Newsletter (4/9): School Reopenings Are Just Okay
As a communications professional, I spend a lot of time thinking about advertisements and commercials. Whether it’s the reminder of the best part of waking up, the recognition that there are some things money can’t buy, or the predictably similar COVID-era commercials, ad campaigns often play in the background of my mind.
So, I wasn’t surprised this past week when something about California school “reopening” plans felt familiar. We’re hearing many schools are reopening this month, but are they?
In the Los Angeles Unified School District, the return to class begins next week, but it’s far from educational normalcy. Some students’ will be left to work independently on their first day while teachers and staff review safety protocols and schedules. “Focused work” will be limited to three hours. But, they will also enjoy activities like yoga, which may help them calm down after their weekly nasal swab.
San Diego Unified School District’s return appears fluid– to be determined based on how many kids show up to school Monday. In-person teaching will max out at four days a week and may differ by grade level. Fresno Unified School District has allowed children to return two days a week.

> **Problems to work on**:
1) According to the newsletter, how many days a week has Fresno Unified School District allowed children to return?
2) Translate this sentence from the newsletter into Spanish: "Fresno Unified School District has allowed children to return two days a week."
3) Write out the newsletter's text starting at "So, I wasn’t" and ending at "but are they?".
The entries after this point have nothing to do with the newsletter.

> **Data records**:

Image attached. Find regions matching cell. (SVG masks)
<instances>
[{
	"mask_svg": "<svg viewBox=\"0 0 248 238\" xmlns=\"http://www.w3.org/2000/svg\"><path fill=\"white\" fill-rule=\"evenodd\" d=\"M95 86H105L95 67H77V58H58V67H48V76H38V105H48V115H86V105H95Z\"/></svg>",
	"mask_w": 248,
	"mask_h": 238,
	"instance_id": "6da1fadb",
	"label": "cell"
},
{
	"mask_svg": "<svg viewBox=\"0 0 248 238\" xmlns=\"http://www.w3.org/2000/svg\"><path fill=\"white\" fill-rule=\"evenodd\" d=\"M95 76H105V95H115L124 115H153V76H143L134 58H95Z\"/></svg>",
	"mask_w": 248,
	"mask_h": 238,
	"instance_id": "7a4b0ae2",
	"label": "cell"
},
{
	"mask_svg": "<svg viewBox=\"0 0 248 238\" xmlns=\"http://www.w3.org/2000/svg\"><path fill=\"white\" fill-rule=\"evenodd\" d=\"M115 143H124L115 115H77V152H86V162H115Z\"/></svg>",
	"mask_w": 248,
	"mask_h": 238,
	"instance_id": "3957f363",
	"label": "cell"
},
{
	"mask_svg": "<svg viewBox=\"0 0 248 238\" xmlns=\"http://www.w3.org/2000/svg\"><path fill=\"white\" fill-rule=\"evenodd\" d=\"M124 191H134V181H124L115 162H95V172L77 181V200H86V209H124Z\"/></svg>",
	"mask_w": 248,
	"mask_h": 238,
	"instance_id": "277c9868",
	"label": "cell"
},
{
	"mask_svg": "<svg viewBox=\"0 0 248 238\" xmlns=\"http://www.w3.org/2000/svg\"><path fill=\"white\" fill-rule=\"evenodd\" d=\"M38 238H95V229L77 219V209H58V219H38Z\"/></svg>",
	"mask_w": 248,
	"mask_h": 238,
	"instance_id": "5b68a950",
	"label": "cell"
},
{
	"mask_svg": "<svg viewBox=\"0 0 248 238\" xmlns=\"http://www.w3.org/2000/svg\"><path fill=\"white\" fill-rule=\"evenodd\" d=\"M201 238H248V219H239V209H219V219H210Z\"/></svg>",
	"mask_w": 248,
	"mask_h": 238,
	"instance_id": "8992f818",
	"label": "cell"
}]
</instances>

> **Activity answers**:
1) Two days a week.

2) El Distrito Escolar Unificado de Fresno ha permitido que los niños regresen dos días a la semana.

3)
So, I wasn’t surprised this past week when something about California school “reopening” plans felt familiar. We’re hearing many schools are reopening this month, but are they?